In the Christmas Tree history, the evergreen fig tree was the first ever Christmas tree. This is opposed to those plastic ones we now set up inside our homes. Christmas trees were used during the winter solstice by pagans, Christians, Romans, and Egyptians to welcome the spring that is coming.
There are many different kinds of Christmas trees used during those days. Some hang trees upside down from their ceilings to make it look like chandeliers. In northern Europe, people put cherry or hawthorn plants in pots, so they can flower just in time for Christmas.
Modern-day Christmas Tree history
The Christmas tree we know today began in the 16th century when devout Christians start bringing trees into their homes. They decorate the trees, or the pieces of wood put together to look like a tree or a pyramid. This is arguably the first known Christmas Tree history of the modern-day tree we see in Rockefeller Center or in malls like Macy’s and Neiman Marcus.
But in terms of a huge public Christmas tree, the contention was that either Tallinn in Estonia or Riga in Latvia first put it up. Tallinn was said to have put one up in 1441 while Riga was in 1510. The trees were supposedly owned by the Brotherhood of Blackheads, an association made up of unmarried merchants, foreigners, and ship owners in Livonia (now Estonia and Latvia).
There was a little story about the Brotherhood’s Christmas tree, only that it was set on fire as a custom. That reminds us of the Yule Log.
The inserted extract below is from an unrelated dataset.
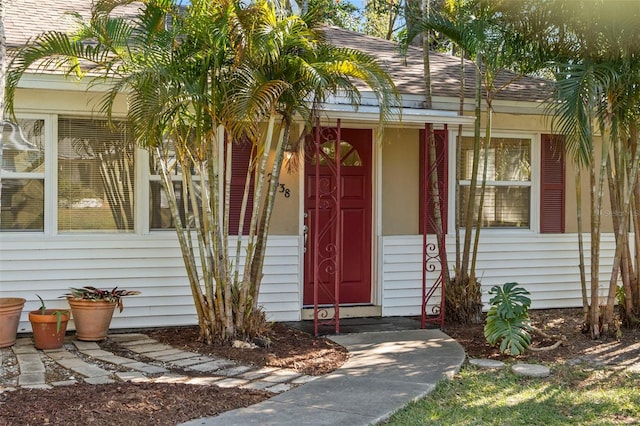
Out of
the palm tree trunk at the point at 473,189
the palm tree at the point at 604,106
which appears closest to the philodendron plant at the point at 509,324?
the palm tree at the point at 604,106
Christmas trees in the 19th century
Many believe that it was Martin Luther, the Protestant reformer, who first added candles on a tree. Stories suggest that while walking towards home, he noticed how the stars shine brighter amid the evergreens. To recreate the picture for his family, he erected a tree in the middle of the room and put lighted candles on its branches.
In America, the Christmas Tree history was still very young. In fact, it wasn’t until the beloved Queen Victoria’s photo with a tree in 1846 that the Christmas tree arrived in the United States. The only difference is that Europeans want their trees to be around four feet in height while Americans want trees that stand from the floor to the ceiling.